• **GIVEN TEXT**
How The US And Britain Are

Betraying the Iraqi People

by Milan Rai

Dissident Voice

May 16, 2003

 

 

A NEW JUSTIFICATION FOR WAR? A NEW LIE

 

No evidence has yet been discovered that Iraq possessed weapons of mass destruction. The US and UK are therefore seeking new political cover for their illegal, unnecessary and immoral war. Before the war, British Prime Minister Tony Blair said, 'The ending of this [Iraqi] regime would be the cause of regret for no one other than Saddam Hussein… But our purpose is disarmament.' (24 Sept. 2002, quoted in Financial Times, 15 May 2003, p. 3) Now Mr Blair says, 'I hope that for those people who had some doubt about the wisdom of removing Saddam Hussein, the reports of mass graves are an indication of how brutal, tyrannical and appalling that regime was, and what a blessing it is for the Iraqi people and for humankind that he has gone from power.' (The Times, 15 May 2003, p. 19)

 

REGIME CHANGE WAS THE ANTI-WAR POSITION

 

Contrary to Mr Blair's smears, the authentic anti-war movement never had any 'doubts' about the wisdom of removing Saddam Hussein and his brutal regime. In their statement of Sept. 2002, one hundred Iraqi anti- war exiles said, 'We are told a war on Iraq is needed to pre-empt a threat to the region and to free the Iraqi people from Saddam Hussein's tyranny. We as Iraqis already free from that tyranny, living outside Iraq and in the western democracies, say that both these claims are false.'

 

The Iraqi exiles denounced the crimes of the regime, but said, 'the remedy must not cause greater damage to the innocent and to society at large': 'Real change can only be brought about by the Iraqi people themselves within an environment of peace and justice for all the peoples of the Middle East.' (letter, The Guardian, 5 Sept. 2002) They called for the lifting of the economic sanctions which had had 'catastrophic' effects on millions of ordinary families in Iraq.

• **WRITTEN REQUEST 1**
Return the stretch of the Iraq war essay from "The Iraqi exiles" through "families in Iraq." word for word.
• **WRITTEN REQUEST 2**
Resume the Iraq war essay from where it stops.
The lines that come next have nothing to do with this.

• **RECORDED DATA**
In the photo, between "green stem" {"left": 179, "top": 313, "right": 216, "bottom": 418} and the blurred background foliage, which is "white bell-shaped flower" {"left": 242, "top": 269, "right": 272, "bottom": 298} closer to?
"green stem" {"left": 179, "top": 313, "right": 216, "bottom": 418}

• **EXERCISE RESPONSE 1**
The Iraqi exiles denounced the crimes of the regime, but said, 'the remedy must not cause greater damage to the innocent and to society at large': 'Real change can only be brought about by the Iraqi people themselves within an environment of peace and justice for all the peoples of the Middle East.' (letter, The Guardian, 5 Sept. 2002) They called for the lifting of the economic sanctions which had had 'catastrophic' effects on millions of ordinary families in Iraq.

• **EXERCISE RESPONSE 2**
 

The anti-war movement had no illusions about the nature of the Iraqi dictatorship. But the authentic anti-war movement recognized that the United States and Britain had no real concern for the Iraqi people, and that the "liberation" they were promising was a cynical sham. At the heart of the anti-war movement was the anti-sanctions movement -- a movement which knew that the most democratising force that could be let loose in Iraq was the lifting of economic sanctions.

 

Lifting economic sanctions, as supported by former UN Humanitarian Coordinators for Iraq Denis Halliday and Hans von Sponeck (who resigned from their posts in protest against the sanctions) would have vastly improved public health AND empowered the Iraqi people to enable them to seek social change. We supported regime change through peaceful means.

 

LEADERSHIP CHANGE, REGIME STABILISATION

 

Washington and London are not interested in empowering the Iraqi people. They are actually empowering the oppressors of the Iraqi people.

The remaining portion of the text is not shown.